Asked July 25, 2019, 6:50 PM EDT

Live at 3400 ft in Umpqua foothills. Have oak and meadows. Huge increase in tarweed in our meadow this year. Try to keep meadow natural and have not seeded or fertilized. Not enough water source to irrigate. We do mo for fire protection. Have free range cattle that have been very hard on land and pull up most of good green grass. Trying to fence out cattle. Try not to spray because have honey bees and don't want to kill them or taint honey. Try to mow down before they flower and seed but totally out of control with tarweed. Need help! Would overseeding with meadow grass and fertilizer this fall and spring help? Is there something I can spray that will not harm bees?

Douglas County Oregon pastures and forages tarweed madia

4 Responses

Hello,

Are you using the pastures for your livestock or for wildlife and your enjoyment?

Thanks,
Shelby

Meadow for wildlife and our enjoyment.

Thank you for the additional information. I only work with improving pastures for commercial livestock production. I am not sure how to advise you for what you are wanting.

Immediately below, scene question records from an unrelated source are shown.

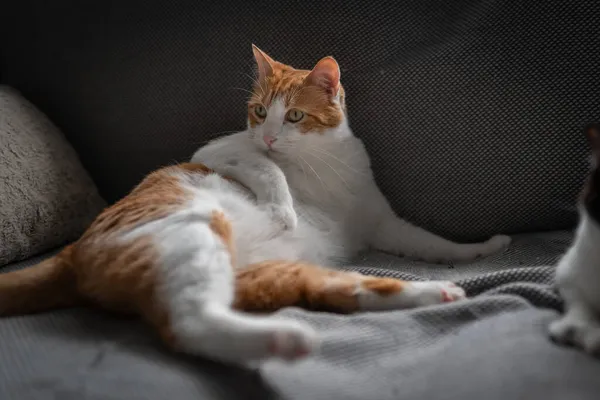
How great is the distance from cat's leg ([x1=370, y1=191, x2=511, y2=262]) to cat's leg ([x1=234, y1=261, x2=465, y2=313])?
0.32m

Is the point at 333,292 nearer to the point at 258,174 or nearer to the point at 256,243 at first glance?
the point at 256,243

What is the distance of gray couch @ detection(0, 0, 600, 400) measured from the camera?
948mm

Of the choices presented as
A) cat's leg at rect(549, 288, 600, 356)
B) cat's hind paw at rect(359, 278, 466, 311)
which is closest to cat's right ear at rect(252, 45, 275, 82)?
cat's hind paw at rect(359, 278, 466, 311)

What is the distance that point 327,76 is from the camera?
4.90 feet

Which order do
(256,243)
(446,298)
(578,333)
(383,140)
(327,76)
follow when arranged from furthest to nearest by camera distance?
(383,140)
(327,76)
(256,243)
(446,298)
(578,333)

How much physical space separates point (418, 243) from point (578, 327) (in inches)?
24.0

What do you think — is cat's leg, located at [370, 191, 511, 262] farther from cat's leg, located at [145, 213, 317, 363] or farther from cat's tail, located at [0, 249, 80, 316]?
cat's tail, located at [0, 249, 80, 316]

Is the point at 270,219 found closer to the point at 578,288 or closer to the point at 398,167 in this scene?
the point at 398,167

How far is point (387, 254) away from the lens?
161 cm

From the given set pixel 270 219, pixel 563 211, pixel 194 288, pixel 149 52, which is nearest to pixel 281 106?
pixel 270 219

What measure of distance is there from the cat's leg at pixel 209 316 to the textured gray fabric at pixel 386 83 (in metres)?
0.69

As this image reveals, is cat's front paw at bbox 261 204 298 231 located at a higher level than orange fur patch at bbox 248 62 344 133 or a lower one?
lower

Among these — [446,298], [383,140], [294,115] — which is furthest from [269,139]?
[446,298]

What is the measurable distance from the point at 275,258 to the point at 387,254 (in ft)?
1.31
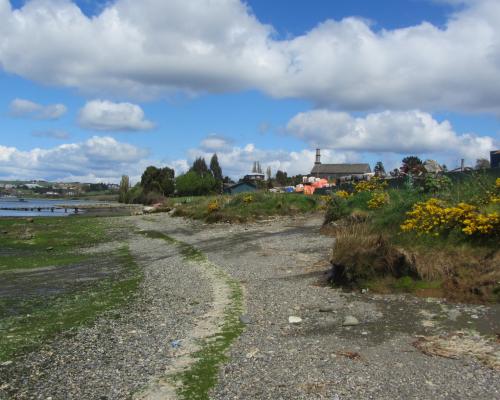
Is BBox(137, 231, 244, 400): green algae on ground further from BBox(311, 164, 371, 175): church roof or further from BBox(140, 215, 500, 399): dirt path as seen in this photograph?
BBox(311, 164, 371, 175): church roof

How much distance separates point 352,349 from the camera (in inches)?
338

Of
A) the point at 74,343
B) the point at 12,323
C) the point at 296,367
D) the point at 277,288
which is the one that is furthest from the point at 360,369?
the point at 12,323

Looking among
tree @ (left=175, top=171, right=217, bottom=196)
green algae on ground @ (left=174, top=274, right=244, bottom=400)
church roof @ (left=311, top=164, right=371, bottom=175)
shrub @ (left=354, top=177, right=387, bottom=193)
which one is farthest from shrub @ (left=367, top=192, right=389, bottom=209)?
church roof @ (left=311, top=164, right=371, bottom=175)

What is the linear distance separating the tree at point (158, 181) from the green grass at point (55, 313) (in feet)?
350

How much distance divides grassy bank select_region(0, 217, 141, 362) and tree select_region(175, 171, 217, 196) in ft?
274

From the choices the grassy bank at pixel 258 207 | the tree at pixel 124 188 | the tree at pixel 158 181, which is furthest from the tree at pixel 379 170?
the tree at pixel 124 188

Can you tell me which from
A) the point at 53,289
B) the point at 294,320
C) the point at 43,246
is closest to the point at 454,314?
the point at 294,320

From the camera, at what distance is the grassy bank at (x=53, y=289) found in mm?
10961

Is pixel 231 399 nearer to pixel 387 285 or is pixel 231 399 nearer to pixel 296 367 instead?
pixel 296 367

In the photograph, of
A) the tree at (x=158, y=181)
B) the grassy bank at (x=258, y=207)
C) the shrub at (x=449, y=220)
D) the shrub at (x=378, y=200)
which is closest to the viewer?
the shrub at (x=449, y=220)

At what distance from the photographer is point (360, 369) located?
7.56m

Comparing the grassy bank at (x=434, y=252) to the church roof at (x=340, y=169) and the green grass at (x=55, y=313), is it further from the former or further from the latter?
the church roof at (x=340, y=169)

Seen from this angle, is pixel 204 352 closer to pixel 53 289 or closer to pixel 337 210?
pixel 53 289

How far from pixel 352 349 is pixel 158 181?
120 metres
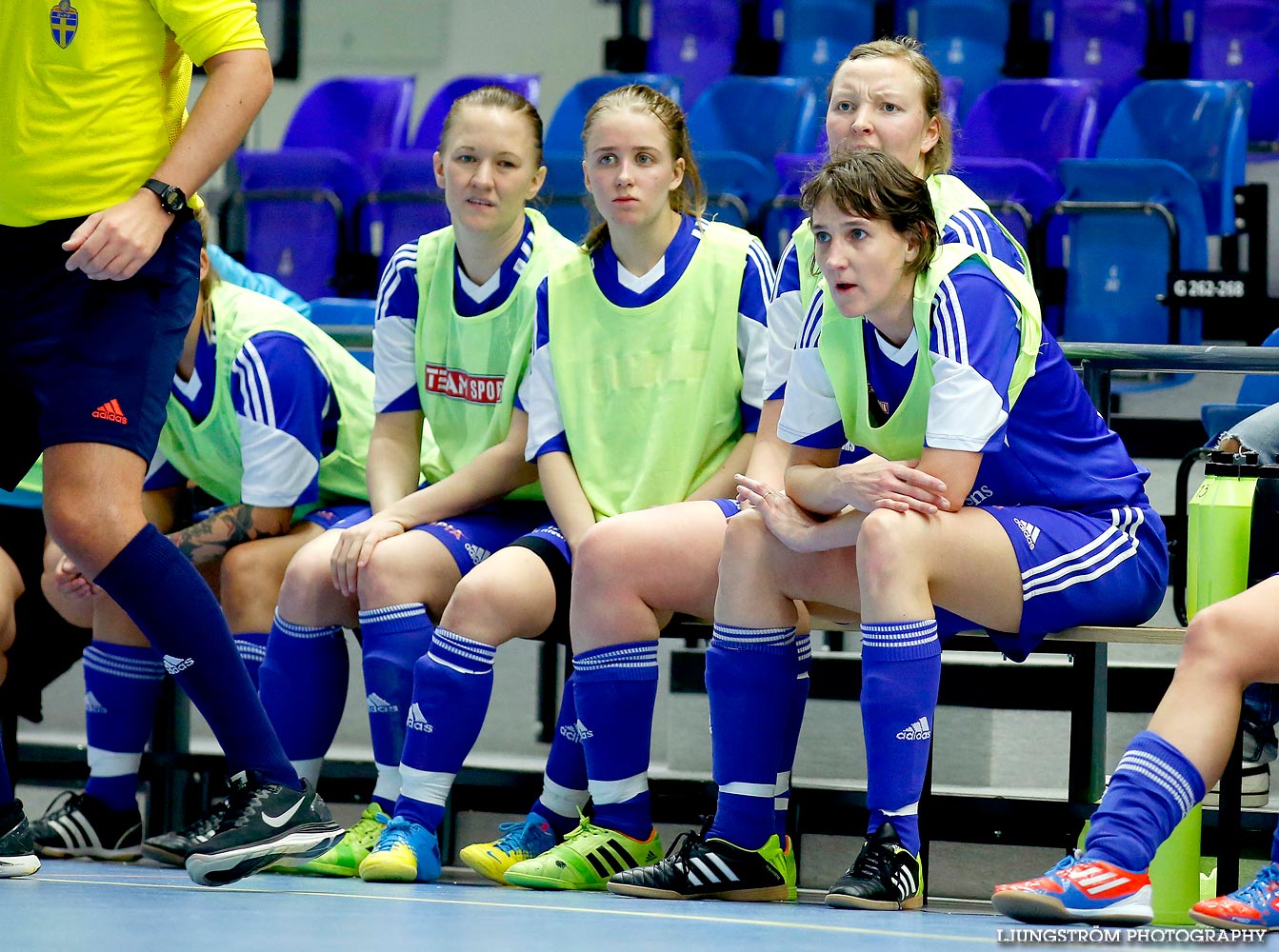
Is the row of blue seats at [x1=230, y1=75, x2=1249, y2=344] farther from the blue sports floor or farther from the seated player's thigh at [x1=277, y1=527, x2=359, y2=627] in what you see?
the blue sports floor

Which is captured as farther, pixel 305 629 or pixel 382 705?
pixel 305 629

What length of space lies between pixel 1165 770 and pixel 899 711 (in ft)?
1.18

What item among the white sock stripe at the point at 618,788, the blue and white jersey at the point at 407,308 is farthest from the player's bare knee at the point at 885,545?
the blue and white jersey at the point at 407,308

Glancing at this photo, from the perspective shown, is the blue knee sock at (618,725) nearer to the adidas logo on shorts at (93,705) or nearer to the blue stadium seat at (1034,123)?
the adidas logo on shorts at (93,705)

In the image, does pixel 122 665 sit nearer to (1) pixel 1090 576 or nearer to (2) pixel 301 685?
(2) pixel 301 685

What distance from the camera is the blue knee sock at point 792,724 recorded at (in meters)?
2.63

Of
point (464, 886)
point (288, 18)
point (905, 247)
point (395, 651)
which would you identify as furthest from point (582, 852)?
point (288, 18)

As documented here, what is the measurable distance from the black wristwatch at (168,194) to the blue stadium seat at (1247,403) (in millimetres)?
2096

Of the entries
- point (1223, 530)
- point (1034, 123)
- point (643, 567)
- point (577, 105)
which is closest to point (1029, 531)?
point (1223, 530)

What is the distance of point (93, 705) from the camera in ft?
10.4

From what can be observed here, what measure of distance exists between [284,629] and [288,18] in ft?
19.1

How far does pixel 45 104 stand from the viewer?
2293 mm

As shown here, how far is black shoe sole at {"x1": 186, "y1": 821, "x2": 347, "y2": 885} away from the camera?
2228 mm

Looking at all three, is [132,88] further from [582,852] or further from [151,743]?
[151,743]
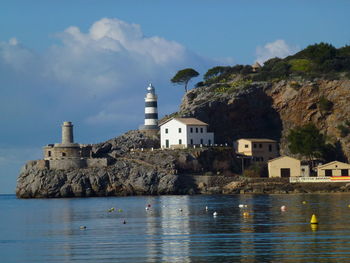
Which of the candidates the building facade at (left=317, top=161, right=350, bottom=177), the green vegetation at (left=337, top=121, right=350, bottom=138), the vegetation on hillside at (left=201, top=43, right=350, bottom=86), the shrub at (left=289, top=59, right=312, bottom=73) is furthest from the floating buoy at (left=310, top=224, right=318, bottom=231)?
the shrub at (left=289, top=59, right=312, bottom=73)

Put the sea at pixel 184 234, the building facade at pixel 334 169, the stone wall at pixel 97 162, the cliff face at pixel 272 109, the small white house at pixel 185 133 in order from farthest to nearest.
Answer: the cliff face at pixel 272 109 < the small white house at pixel 185 133 < the stone wall at pixel 97 162 < the building facade at pixel 334 169 < the sea at pixel 184 234

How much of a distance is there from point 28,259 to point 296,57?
108 meters

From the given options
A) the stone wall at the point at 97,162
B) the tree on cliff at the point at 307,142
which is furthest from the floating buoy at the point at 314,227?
the stone wall at the point at 97,162

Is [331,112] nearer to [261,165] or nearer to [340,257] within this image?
[261,165]

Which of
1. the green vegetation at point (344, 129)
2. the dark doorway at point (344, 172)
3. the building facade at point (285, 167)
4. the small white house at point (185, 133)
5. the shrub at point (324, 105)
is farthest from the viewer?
the shrub at point (324, 105)

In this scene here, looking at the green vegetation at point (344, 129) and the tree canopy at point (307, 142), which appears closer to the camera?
the tree canopy at point (307, 142)

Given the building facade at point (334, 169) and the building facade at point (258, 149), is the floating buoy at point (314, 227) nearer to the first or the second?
the building facade at point (334, 169)

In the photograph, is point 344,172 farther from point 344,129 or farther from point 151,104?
point 151,104

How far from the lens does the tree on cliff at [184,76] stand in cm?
13788

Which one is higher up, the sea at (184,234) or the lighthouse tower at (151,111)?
the lighthouse tower at (151,111)

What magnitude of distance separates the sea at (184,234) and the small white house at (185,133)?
36673 mm

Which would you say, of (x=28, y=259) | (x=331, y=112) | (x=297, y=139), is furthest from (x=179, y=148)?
(x=28, y=259)

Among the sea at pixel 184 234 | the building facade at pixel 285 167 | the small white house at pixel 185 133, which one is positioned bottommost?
the sea at pixel 184 234

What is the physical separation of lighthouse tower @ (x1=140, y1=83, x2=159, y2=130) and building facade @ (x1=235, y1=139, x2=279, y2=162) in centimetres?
1335
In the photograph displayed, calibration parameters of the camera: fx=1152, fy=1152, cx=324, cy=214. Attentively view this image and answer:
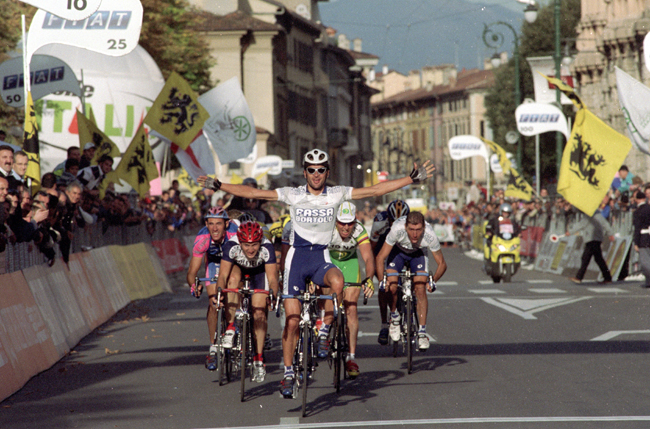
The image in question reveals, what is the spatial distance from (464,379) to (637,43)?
1225 inches

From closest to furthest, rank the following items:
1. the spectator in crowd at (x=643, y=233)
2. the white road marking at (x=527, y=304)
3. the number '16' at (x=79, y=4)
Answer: the number '16' at (x=79, y=4), the white road marking at (x=527, y=304), the spectator in crowd at (x=643, y=233)

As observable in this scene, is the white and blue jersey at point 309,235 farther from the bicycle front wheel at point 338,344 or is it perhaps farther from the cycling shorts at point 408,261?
the cycling shorts at point 408,261

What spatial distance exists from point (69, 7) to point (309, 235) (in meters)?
4.33

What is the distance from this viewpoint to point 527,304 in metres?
18.7

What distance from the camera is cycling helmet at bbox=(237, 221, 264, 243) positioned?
10.1 metres

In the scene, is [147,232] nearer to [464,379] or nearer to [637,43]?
[464,379]

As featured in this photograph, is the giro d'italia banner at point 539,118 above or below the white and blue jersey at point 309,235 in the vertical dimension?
Result: above

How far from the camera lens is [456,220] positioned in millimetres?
60094

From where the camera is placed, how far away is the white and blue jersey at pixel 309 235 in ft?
31.5

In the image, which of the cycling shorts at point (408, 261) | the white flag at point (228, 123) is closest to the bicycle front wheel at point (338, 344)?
the cycling shorts at point (408, 261)

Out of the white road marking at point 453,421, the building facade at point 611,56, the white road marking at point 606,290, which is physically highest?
the building facade at point 611,56

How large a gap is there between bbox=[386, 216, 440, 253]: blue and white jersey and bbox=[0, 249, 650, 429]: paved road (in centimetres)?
120

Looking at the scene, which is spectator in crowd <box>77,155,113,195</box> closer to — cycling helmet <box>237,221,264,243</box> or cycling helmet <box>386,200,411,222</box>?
cycling helmet <box>386,200,411,222</box>

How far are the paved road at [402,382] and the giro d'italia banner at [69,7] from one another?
372cm
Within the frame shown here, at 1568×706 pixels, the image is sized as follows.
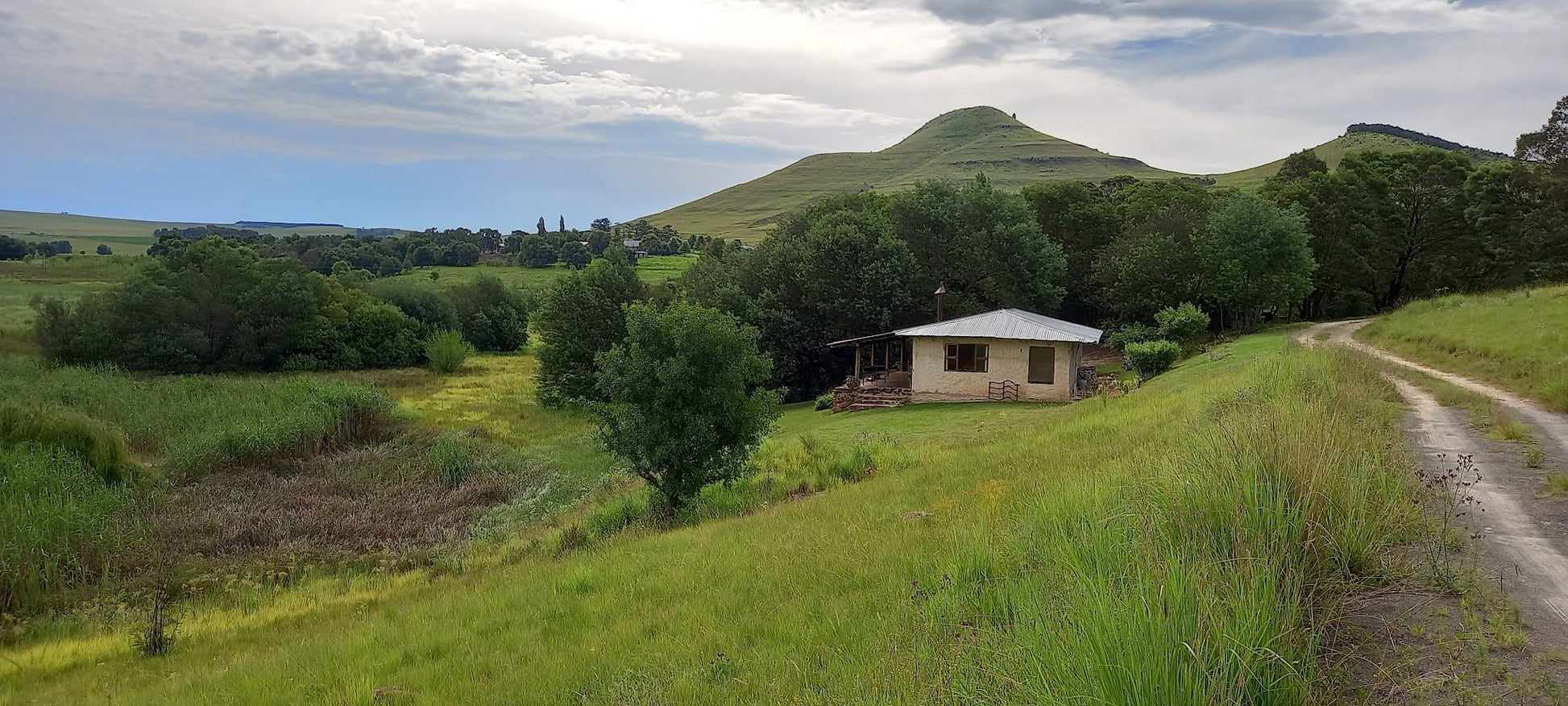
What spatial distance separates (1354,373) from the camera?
1321cm

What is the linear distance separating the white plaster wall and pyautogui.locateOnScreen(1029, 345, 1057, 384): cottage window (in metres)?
0.50

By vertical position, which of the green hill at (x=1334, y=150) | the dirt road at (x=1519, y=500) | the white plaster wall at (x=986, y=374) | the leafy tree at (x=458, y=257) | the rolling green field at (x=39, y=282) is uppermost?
the green hill at (x=1334, y=150)

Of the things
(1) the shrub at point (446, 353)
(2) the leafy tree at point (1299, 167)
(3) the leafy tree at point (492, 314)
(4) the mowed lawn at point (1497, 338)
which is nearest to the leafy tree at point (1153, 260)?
(2) the leafy tree at point (1299, 167)

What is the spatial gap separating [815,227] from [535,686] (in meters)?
37.4

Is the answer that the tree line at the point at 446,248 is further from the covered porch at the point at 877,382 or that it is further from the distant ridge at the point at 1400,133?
the distant ridge at the point at 1400,133

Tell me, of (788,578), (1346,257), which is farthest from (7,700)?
(1346,257)

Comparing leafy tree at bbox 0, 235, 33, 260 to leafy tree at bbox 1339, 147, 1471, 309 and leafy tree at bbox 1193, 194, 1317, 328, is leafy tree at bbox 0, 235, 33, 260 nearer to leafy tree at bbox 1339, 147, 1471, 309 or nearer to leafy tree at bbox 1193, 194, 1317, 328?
leafy tree at bbox 1193, 194, 1317, 328

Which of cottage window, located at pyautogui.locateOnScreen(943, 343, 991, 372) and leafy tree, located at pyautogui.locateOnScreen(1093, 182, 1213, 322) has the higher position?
leafy tree, located at pyautogui.locateOnScreen(1093, 182, 1213, 322)

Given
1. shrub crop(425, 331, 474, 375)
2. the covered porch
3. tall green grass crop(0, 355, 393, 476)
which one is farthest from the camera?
shrub crop(425, 331, 474, 375)

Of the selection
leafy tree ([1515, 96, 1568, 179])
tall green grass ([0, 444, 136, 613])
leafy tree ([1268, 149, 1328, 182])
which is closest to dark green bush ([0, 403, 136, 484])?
tall green grass ([0, 444, 136, 613])

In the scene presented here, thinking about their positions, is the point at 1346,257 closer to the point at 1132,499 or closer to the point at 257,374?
the point at 1132,499

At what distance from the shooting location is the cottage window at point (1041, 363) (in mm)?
Result: 30438

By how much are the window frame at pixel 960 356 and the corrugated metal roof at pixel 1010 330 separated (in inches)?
30.2

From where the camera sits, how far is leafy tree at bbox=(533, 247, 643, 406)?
41188 millimetres
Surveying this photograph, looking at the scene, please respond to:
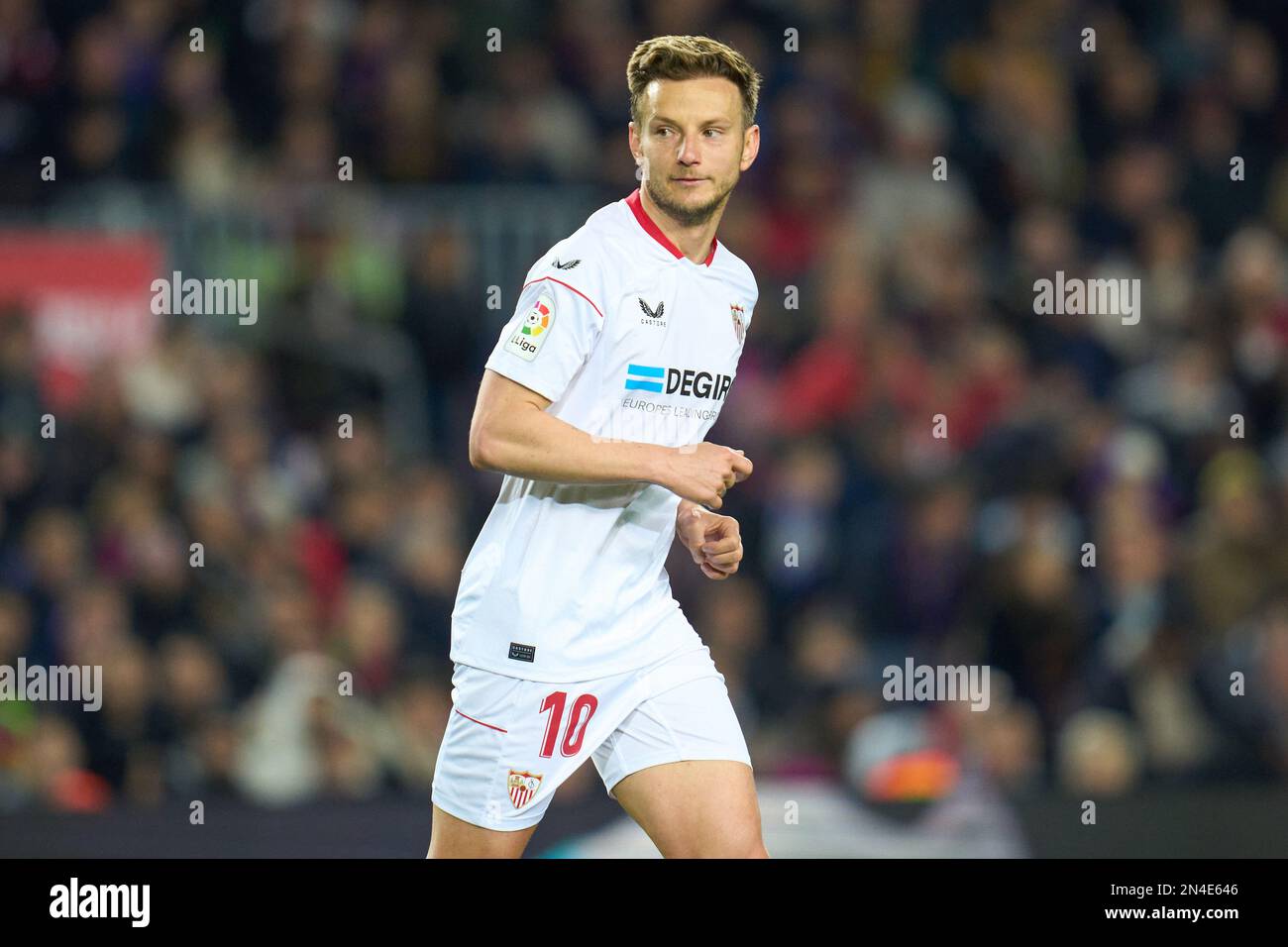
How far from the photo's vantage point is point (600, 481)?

Please contact the Douglas County / OSU Master Gardeners on how to improve your meadow. Tell them it is not a livestock pasture or they will send you back to me. Call them at 541-672-4461, M-F 1-4 pm.

Thanks

P.S. One observation - if what you have is Madia elegans (tarweed) this is a native plant that is habitat for pollinators. Check out this identification to see if it looks like your plants: https://plants.usda.gov/core/profile?symbol=MAEL

I've actually planted madia for ecological restoration in Benton County. It can be a part of a healthy prairie ecosystem of native plants. Though it is sticky to walk through, you may want to reconsider keeping it on at least part of your site if your goal is to manage for wildlife and habitat.